# Fragmento citado:
======
Nicolás Caputo y Mauricio Macri son amigos desde hace más de cincuenta años. Se conocieron el primer día del primer grado. Tenían cinco años y medio. Cimentaron las bases de su vínculo cuando todavía eran dos más entre los cientos de varones del Cardenal Newman. Ese colegio, adonde comenzaron a consolidar su posición social, es uno de los más exclusivos de la Argentina. Los partidos de rugby en la escuela, la disciplina que les imponían los curas, los fines de semana con horas de fútbol y salidas compartidas entre la niñez y la adolescencia anudaron la relación. Por idea de sus madres, pasaron innumerables sábados en la quinta de los Macri.
Cuando cruzaron el umbral de los 20, se buscaron el uno al otro para independizarse económicamente de las empresas de sus familias. Juntos se embarcaron en un proyecto propio –financiado por sus padres– y fundaron la compañía de fabricación de climatizadores para autos Mirgor. La idea resultó ser mucho más que un capricho de juventud. Fue un negocio exitoso que, amparado en las ventajas fiscales y aduaneras del régimen de promoción industrial de Tierra del Fuego, creció, se diversificó y multiplicó sus ganancias, gracias a la confección de equipos de aire acondicionado para hogares, teléfonos celulares y otros dispositivos electrónicos. Y aunque Macri haya dejado la empresa hace dos décadas, la sola invocación de su nombre mejoró de manera ostensible el patrimonio de Caputo: en los once meses siguientes al ballottage que llevó a su ex socio a la presidencia, el valor de mercado de Mirgor trepó 354% en la Bolsa de Buenos Aires. En esa reacción de los mercados no hubo sutilezas: en la Argentina es muy poco probable que al mejor amigo del Presidente le vaya mal.
======
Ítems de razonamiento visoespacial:
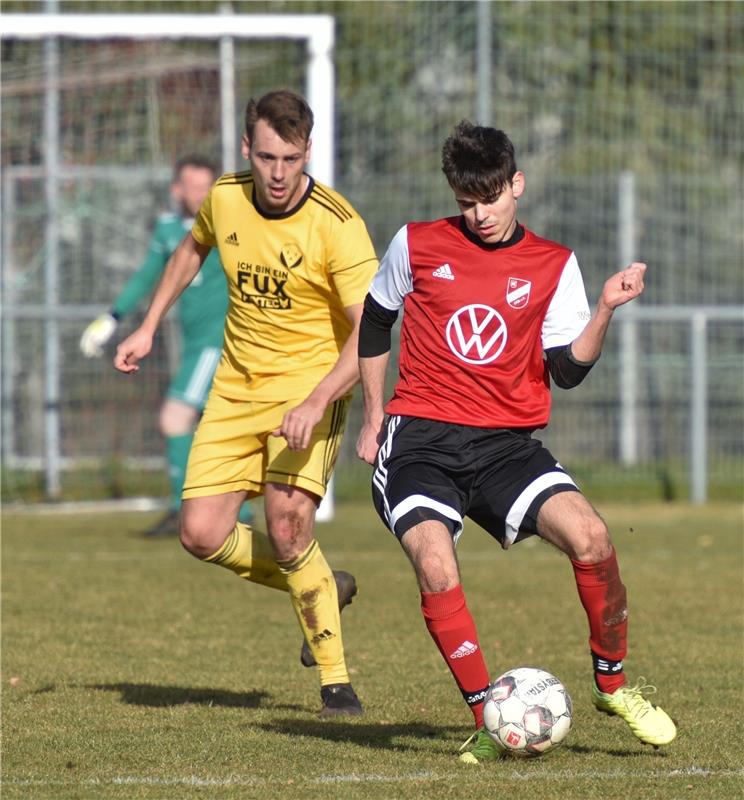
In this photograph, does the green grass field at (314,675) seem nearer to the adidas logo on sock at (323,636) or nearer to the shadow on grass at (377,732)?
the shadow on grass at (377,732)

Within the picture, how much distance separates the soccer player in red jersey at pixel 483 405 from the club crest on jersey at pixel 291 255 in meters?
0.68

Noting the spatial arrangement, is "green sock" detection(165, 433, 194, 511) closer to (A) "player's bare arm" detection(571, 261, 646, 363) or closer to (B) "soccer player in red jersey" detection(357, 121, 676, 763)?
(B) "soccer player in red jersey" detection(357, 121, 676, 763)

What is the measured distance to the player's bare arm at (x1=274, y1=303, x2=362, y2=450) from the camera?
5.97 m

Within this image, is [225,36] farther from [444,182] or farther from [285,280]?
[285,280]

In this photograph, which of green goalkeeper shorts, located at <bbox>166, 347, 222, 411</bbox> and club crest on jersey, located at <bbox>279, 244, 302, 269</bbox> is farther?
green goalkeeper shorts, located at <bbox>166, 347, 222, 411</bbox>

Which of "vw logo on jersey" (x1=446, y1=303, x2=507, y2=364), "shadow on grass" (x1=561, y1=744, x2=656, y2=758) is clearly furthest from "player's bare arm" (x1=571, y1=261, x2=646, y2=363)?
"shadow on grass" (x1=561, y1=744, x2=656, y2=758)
======
# Tareas pendientes:
**a.** Según el fragmento citado, ¿cuánto subió el valor de mercado de Mirgor en la Bolsa de Buenos Aires en los once meses siguientes al ballottage?
**b.** ¿Puedes reproducir tal cual las líneas de los registros que van desde la que contiene "Within this image, is" hasta el final de los registros, ambos extremos incluidos?

# Respuestas en orden:
**a.** Subió un 354%.

**b.**
Within this image, is [225,36] farther from [444,182] or farther from [285,280]?
[285,280]

In this photograph, which of green goalkeeper shorts, located at <bbox>166, 347, 222, 411</bbox> and club crest on jersey, located at <bbox>279, 244, 302, 269</bbox> is farther?
green goalkeeper shorts, located at <bbox>166, 347, 222, 411</bbox>

Which of "vw logo on jersey" (x1=446, y1=303, x2=507, y2=364), "shadow on grass" (x1=561, y1=744, x2=656, y2=758) is clearly furthest from "player's bare arm" (x1=571, y1=261, x2=646, y2=363)?
"shadow on grass" (x1=561, y1=744, x2=656, y2=758)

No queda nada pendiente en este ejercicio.